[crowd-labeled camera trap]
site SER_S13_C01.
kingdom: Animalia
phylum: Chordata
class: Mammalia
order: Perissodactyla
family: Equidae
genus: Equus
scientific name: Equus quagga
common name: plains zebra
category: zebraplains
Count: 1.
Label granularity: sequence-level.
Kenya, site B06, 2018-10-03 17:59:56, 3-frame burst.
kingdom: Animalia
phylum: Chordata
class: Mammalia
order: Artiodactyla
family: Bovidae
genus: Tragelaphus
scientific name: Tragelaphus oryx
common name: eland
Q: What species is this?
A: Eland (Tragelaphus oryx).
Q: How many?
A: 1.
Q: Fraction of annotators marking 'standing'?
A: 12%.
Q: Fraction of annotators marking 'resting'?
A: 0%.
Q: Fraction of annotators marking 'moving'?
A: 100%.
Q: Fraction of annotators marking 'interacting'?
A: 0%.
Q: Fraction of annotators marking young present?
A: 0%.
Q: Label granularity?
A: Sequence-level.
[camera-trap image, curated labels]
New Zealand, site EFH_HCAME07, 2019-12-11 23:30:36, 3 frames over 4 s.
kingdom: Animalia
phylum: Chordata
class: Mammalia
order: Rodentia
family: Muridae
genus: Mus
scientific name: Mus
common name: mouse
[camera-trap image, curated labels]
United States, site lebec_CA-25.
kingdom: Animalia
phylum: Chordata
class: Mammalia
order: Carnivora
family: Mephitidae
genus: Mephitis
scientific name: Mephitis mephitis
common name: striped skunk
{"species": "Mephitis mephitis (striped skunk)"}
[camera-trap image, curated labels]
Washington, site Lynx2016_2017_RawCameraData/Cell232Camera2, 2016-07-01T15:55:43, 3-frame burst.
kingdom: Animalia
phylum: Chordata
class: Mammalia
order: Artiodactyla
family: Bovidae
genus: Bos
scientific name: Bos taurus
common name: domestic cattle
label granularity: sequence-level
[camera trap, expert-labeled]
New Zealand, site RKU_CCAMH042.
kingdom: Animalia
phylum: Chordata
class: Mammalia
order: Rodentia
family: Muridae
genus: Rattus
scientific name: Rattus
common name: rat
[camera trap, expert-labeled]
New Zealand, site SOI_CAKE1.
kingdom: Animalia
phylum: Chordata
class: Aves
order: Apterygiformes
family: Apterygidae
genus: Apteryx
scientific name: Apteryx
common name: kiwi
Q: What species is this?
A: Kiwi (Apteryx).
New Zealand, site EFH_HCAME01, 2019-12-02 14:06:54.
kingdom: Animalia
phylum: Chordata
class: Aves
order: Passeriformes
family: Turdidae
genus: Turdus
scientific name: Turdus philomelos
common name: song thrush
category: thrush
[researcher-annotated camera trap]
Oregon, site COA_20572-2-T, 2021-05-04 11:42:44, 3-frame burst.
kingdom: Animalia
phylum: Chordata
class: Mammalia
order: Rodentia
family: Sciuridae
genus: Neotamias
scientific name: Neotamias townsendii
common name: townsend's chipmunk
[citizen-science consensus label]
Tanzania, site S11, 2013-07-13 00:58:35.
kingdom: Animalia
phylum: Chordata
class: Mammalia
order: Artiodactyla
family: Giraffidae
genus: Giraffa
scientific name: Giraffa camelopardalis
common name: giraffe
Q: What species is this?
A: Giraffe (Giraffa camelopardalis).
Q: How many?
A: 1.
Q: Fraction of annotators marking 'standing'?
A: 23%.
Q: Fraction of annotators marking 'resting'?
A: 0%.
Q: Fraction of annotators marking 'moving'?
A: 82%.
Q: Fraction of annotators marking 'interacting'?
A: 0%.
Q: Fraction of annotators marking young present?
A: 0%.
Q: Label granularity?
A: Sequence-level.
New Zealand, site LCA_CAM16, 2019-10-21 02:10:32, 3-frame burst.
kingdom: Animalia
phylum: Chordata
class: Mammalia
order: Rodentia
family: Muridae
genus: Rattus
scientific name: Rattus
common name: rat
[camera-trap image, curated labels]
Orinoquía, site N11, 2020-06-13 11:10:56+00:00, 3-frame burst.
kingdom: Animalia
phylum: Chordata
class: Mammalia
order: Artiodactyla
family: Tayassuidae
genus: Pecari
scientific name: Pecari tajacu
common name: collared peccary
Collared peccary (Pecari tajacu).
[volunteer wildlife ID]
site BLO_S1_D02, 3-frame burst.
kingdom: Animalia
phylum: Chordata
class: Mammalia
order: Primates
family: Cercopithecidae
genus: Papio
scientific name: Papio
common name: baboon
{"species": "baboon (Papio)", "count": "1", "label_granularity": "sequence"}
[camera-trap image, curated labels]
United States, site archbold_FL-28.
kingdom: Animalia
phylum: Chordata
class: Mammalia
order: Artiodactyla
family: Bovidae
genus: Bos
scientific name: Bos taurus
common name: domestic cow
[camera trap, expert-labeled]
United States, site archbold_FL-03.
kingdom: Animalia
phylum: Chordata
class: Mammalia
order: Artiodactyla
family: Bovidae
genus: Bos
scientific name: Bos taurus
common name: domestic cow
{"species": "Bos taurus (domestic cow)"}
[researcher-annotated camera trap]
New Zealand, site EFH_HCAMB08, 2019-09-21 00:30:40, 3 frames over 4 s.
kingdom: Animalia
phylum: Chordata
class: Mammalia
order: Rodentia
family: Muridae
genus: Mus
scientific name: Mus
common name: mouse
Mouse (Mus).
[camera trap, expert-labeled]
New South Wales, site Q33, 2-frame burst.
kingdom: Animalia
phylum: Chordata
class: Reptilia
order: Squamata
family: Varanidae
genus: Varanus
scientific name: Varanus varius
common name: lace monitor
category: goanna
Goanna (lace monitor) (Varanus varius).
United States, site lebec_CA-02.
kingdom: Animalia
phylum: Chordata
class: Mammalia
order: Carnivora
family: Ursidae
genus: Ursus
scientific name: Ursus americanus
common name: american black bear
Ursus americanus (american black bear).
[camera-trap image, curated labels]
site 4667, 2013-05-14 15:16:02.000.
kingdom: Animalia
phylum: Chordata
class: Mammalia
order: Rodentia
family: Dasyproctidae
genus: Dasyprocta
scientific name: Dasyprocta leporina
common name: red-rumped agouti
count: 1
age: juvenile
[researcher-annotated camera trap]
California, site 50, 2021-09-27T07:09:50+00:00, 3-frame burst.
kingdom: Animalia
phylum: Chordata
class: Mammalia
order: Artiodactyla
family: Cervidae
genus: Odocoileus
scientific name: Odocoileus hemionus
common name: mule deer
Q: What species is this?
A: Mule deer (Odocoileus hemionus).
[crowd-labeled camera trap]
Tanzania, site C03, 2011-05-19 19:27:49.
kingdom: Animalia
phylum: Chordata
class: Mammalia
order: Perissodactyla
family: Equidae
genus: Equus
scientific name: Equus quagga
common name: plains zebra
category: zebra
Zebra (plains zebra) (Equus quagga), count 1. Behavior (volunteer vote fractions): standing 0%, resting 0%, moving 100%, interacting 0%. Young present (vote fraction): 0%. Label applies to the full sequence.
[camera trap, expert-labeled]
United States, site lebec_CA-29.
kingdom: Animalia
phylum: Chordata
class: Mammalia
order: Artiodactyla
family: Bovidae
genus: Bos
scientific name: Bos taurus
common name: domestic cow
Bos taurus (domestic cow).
————————
> [Activity] Out of the material above, output word for word the line with "category: zebraplains", the line with "family: Mephitidae", and all lines between them, with nothing else.

> [Finished task]
category: zebraplains
Count: 1.
Label granularity: sequence-level.
Kenya, site B06, 2018-10-03 17:59:56, 3-frame burst.
kingdom: Animalia
phylum: Chordata
class: Mammalia
order: Artiodactyla
family: Bovidae
genus: Tragelaphus
scientific name: Tragelaphus oryx
common name: eland
Q: What species is this?
A: Eland (Tragelaphus oryx).
Q: How many?
A: 1.
Q: Fraction of annotators marking 'standing'?
A: 12%.
Q: Fraction of annotators marking 'resting'?
A: 0%.
Q: Fraction of annotators marking 'moving'?
A: 100%.
Q: Fraction of annotators marking 'interacting'?
A: 0%.
Q: Fraction of annotators marking young present?
A: 0%.
Q: Label granularity?
A: Sequence-level.
[camera-trap image, curated labels]
New Zealand, site EFH_HCAME07, 2019-12-11 23:30:36, 3 frames over 4 s.
kingdom: Animalia
phylum: Chordata
class: Mammalia
order: Rodentia
family: Muridae
genus: Mus
scientific name: Mus
common name: mouse
[camera-trap image, curated labels]
United States, site lebec_CA-25.
kingdom: Animalia
phylum: Chordata
class: Mammalia
order: Carnivora
family: Mephitidae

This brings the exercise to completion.